INPUT:
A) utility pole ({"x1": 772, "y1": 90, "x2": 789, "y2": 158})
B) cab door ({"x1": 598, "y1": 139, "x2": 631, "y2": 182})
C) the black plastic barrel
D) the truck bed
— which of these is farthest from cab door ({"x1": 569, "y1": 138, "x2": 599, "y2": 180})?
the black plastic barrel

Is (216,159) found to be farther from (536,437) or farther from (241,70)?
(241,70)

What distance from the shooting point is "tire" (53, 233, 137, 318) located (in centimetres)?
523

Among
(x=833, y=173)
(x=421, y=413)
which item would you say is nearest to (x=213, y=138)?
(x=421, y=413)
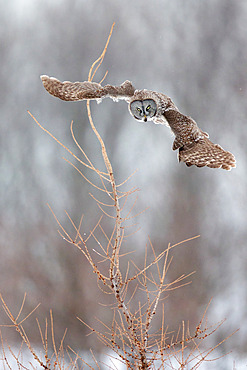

WHAT TO DO:
Could you convert the items above into a Markdown table with two columns, Row and Line, putting each non-blank line in its own numbered row and leaving out the picture?

EXPECTED ANSWER:
| Row | Line |
|---|---|
| 1 | A) utility pole ({"x1": 772, "y1": 90, "x2": 789, "y2": 158}) |
| 2 | B) cab door ({"x1": 598, "y1": 139, "x2": 631, "y2": 182}) |
| 3 | C) the black plastic barrel |
| 4 | D) the truck bed |
| 5 | — which of these is farthest from cab door ({"x1": 569, "y1": 138, "x2": 599, "y2": 180})? |
| 6 | the black plastic barrel |
| 7 | Is (216,159) found to be farther from (536,437) or farther from (241,70)? |
| 8 | (241,70) |
| 9 | What distance from the shooting point is "tire" (53, 233, 137, 318) located (in centimetres)? |
| 10 | 523 |
| 11 | Among |
| 12 | (x=833, y=173) |
| 13 | (x=421, y=413) |
| 14 | which item would you say is nearest to (x=213, y=138)? |
| 15 | (x=421, y=413) |